Don't take my word for it. Read the statement from the American Statistical Association: http://www.amstat.org/policy/pdfs/asa_vam_statement.pdf

AvgGeorgian
AvgGeorgian

@Mack68 @Starik


Let's see- to evaluate teachers you would have to have a state curriculum with training and materials that could be adequately presented in the given time. You would have to have a pretest and post-test with adjustment for individual student learning potential,past performance, attendance, and amount of homework/studying done. You would have to control for any abnormalities in class time interruptions or local hindrances to presentation.. well you get the picture.

ATeacherLikeMe
ATeacherLikeMe

Why? Why ar we so sure it's the teachers and not us? Why the big fight to get rid of Common Core if we don't want to see how we stack up against other states? Maybe instead of so much reform, we can just focus on teaching. The results of the statewide test revealed that the students in the entire state are not proficient, both minority and white kids-lest we forget the state is not just Atlanta. We should be concerned with the fact that inclusion is not appropriate for all kids, both with and without disabilities. We aren't preparing them for a future when we ask them to do the same work under the pretense they are aiming for the same goal.

NikoleA
NikoleA

Why would this only be applied to charter or waiver districts? Shouldn't we all be held to the same standard?

DisenchantedVoter
DisenchantedVoter

So pleased to see these proposals for necessary changes for educators and students. For my kids' sake, I really hope these pass. I will be contacting my legislators.

HILUX
HILUX

Accountability improves student learning, and the evidence of this keeps growing. 

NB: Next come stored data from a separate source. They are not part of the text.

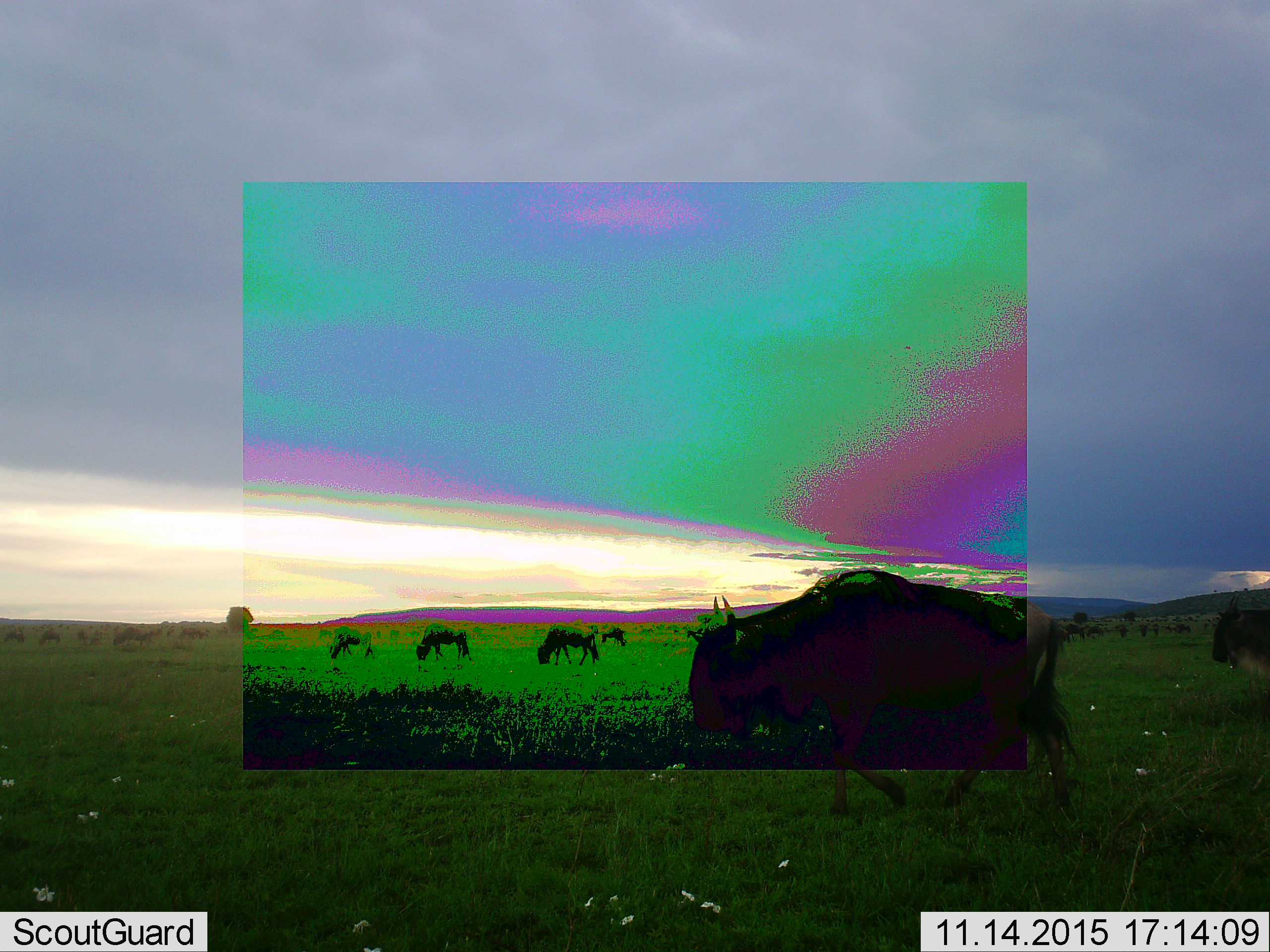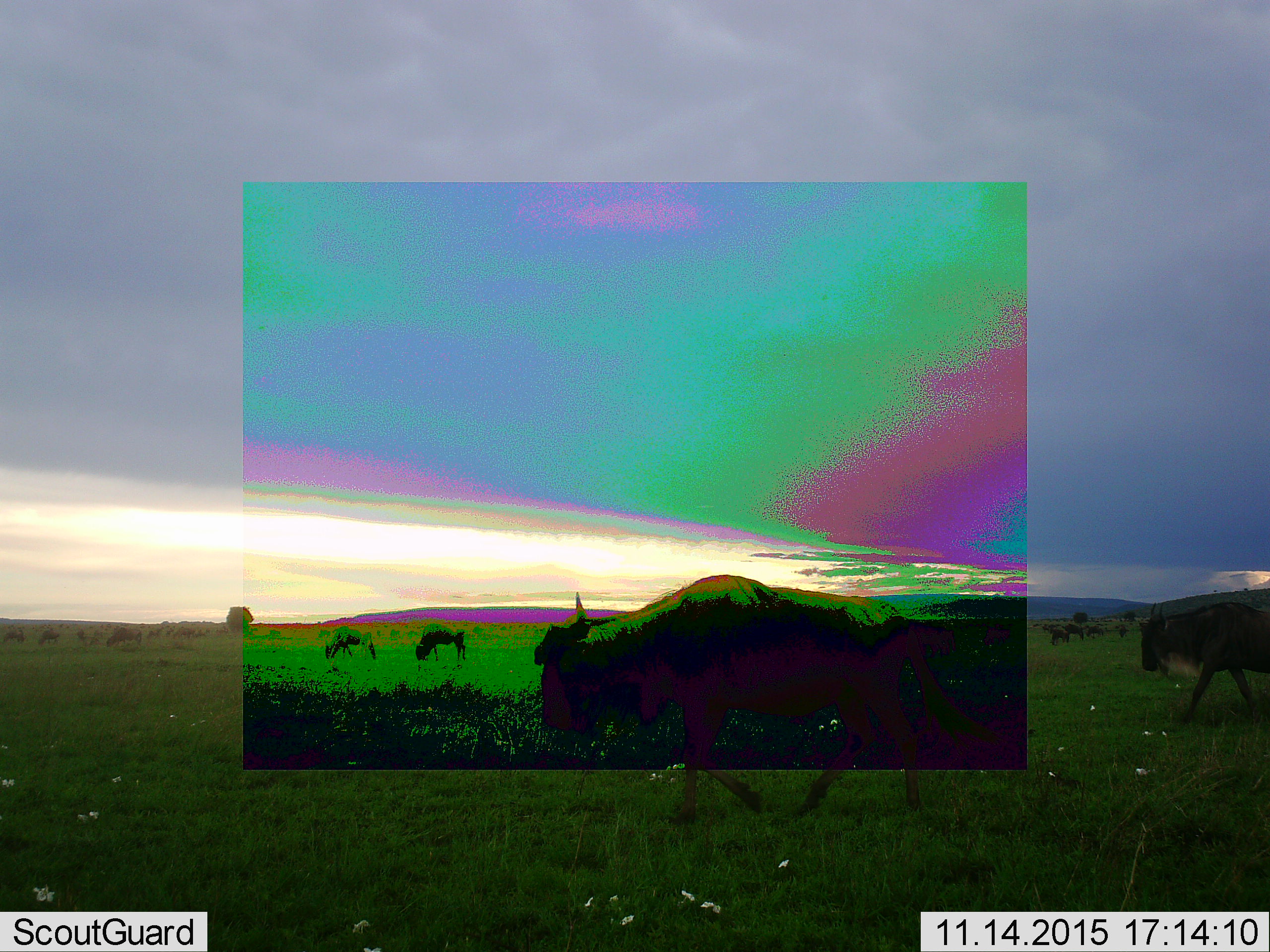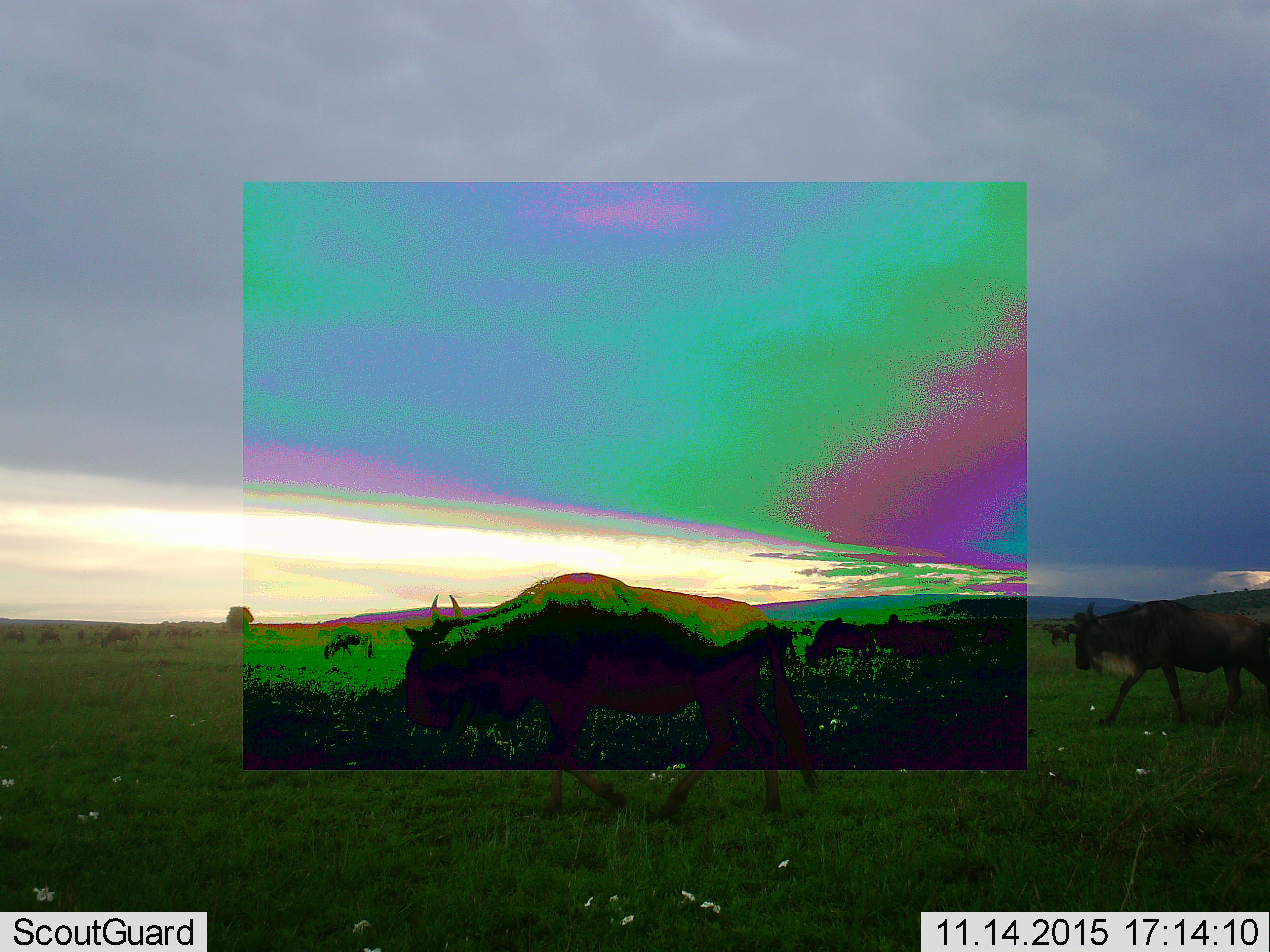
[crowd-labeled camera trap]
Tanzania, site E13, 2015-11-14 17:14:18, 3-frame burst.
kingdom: Animalia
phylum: Chordata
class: Mammalia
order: Artiodactyla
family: Bovidae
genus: Connochaetes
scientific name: Connochaetes taurinus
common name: blue wildebeest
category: wildebeest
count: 11-50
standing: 53%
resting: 13%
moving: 93%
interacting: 0%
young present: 13%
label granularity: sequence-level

The latest comes from a study of Washington D.C.'s now rigorous teacher evaluation system. The study was carried out by the Stanford Graduate School of Education and the University of Virginia Curry School of Education.

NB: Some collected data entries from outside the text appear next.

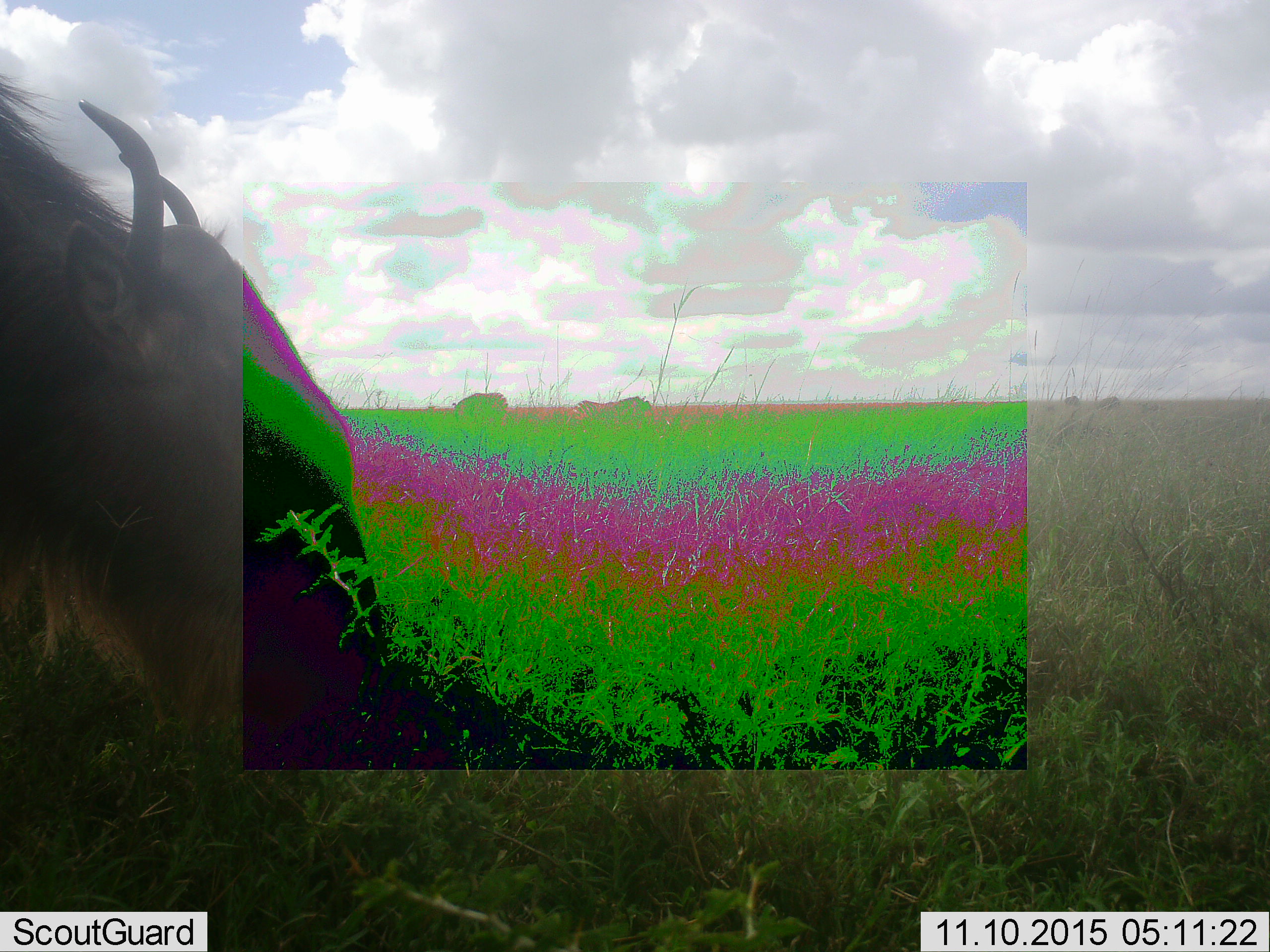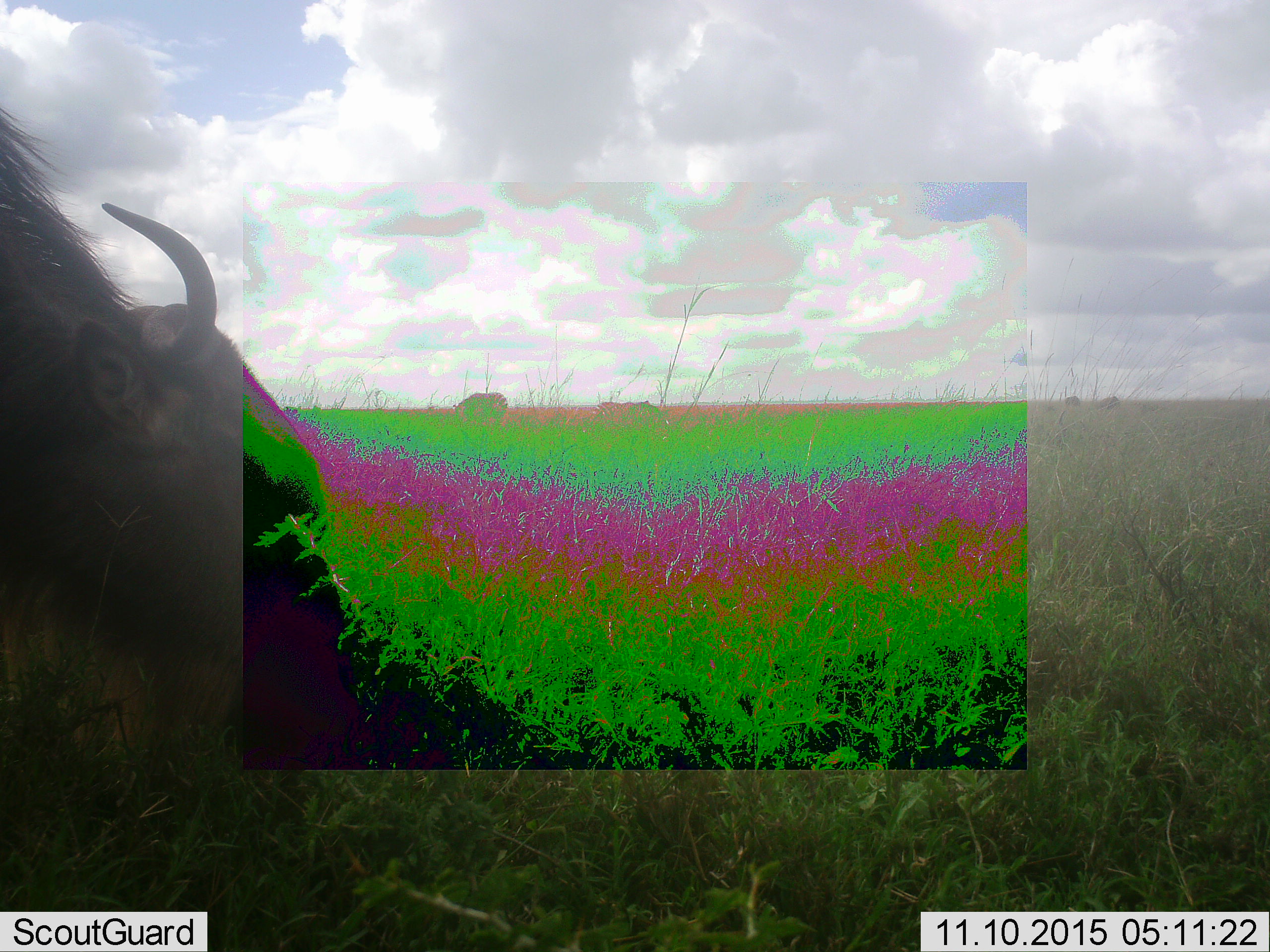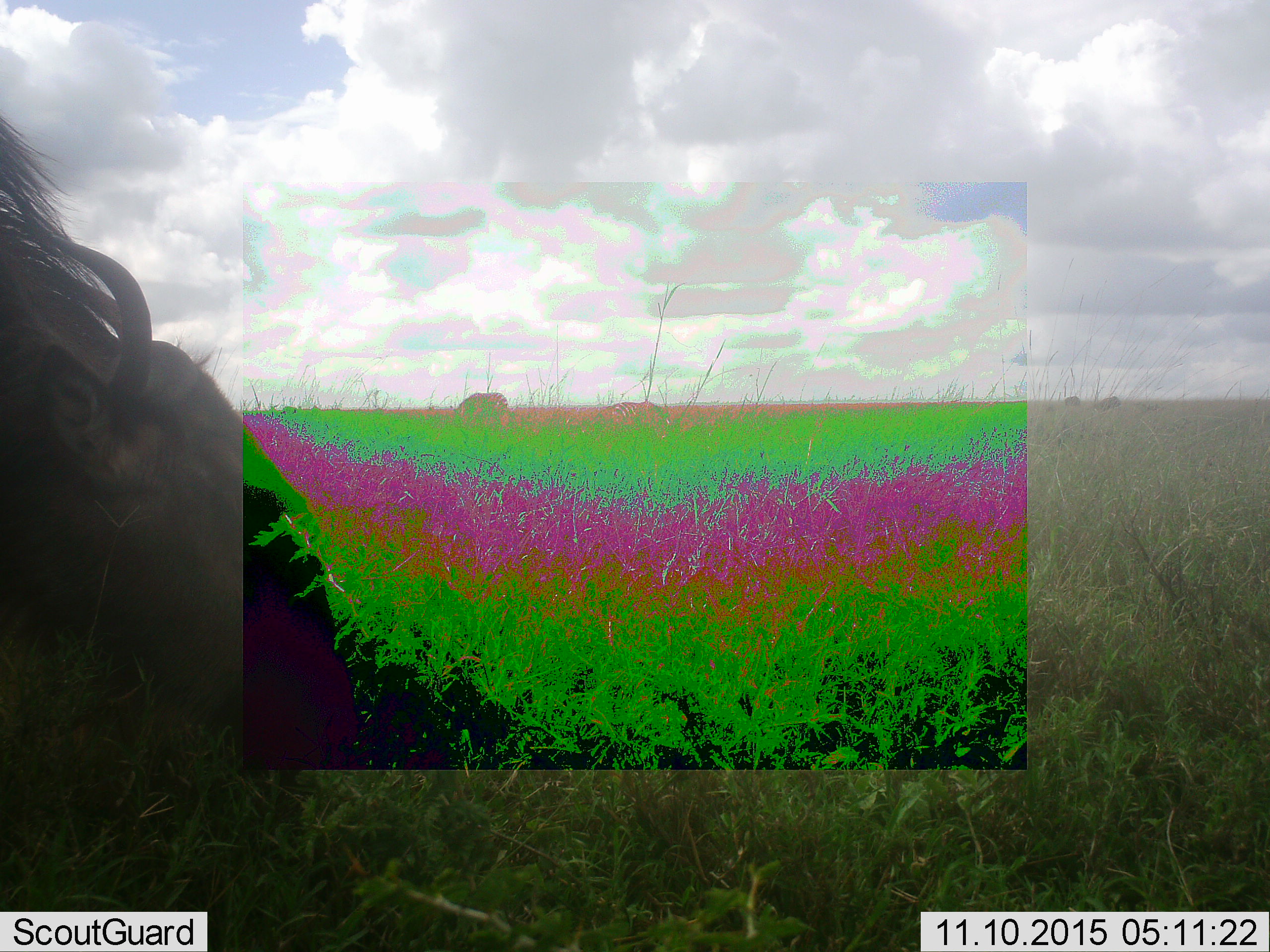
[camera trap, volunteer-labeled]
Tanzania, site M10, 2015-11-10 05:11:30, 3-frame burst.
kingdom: Animalia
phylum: Chordata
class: Mammalia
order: Artiodactyla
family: Bovidae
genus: Connochaetes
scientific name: Connochaetes taurinus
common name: blue wildebeest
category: wildebeest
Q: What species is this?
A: Wildebeest (blue wildebeest) (Connochaetes taurinus).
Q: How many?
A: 3.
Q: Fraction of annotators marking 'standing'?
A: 25%.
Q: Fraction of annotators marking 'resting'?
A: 12%.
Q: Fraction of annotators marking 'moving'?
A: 25%.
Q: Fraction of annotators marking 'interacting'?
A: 0%.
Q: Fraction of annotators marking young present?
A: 0%.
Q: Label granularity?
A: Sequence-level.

It found that the mere threat of removal forces low-performing teachers to either leave the profession or shape up. And those choosing to leave tend to be replaced by better quality teachers. 

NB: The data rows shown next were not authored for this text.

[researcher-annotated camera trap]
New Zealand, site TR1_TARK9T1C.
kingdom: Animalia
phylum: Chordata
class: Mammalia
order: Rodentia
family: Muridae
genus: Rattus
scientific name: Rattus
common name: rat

This churn in the Washington D.C. public schools teacher workforce improved annual student learning by four months in reading and math, conclude the researchers. And they note that high-poverty schools experience the most benefit from tougher teacher evaluations -- because that's where low-performing teachers tend to congregate.

But I wonder if Senators Tippins or Ligon intended their unlikely bills to be the excuse for this newspaper column to trot out, yet again, the teachers' union argument against accountability.

HILUX
HILUX

@AvgGeorgian @HILUX 

The reason you have so much free time becomes more apparent with your every post.

AvgGeorgian
AvgGeorgian

@HILUX @AvgGeorgian 

Uh. Did you go to  a failing school that did not teach you about quotes and citations, or how to detect sarcasm/irony. Is that why you are mad at teachers?

AvgGeorgian
AvgGeorgian

@HILUX Do you have evidence that research was done on the same students with the same tests and the same cut scores? If not.....


Using your method, I could say--- The changes in the DC schools was brought about by teaching narrowly to the test, changing cut scores, reducing recess, art, and music. The changes also left DC with very low scores compared to the U.S. overall and made no difference in upward mobility after leaving DC schools.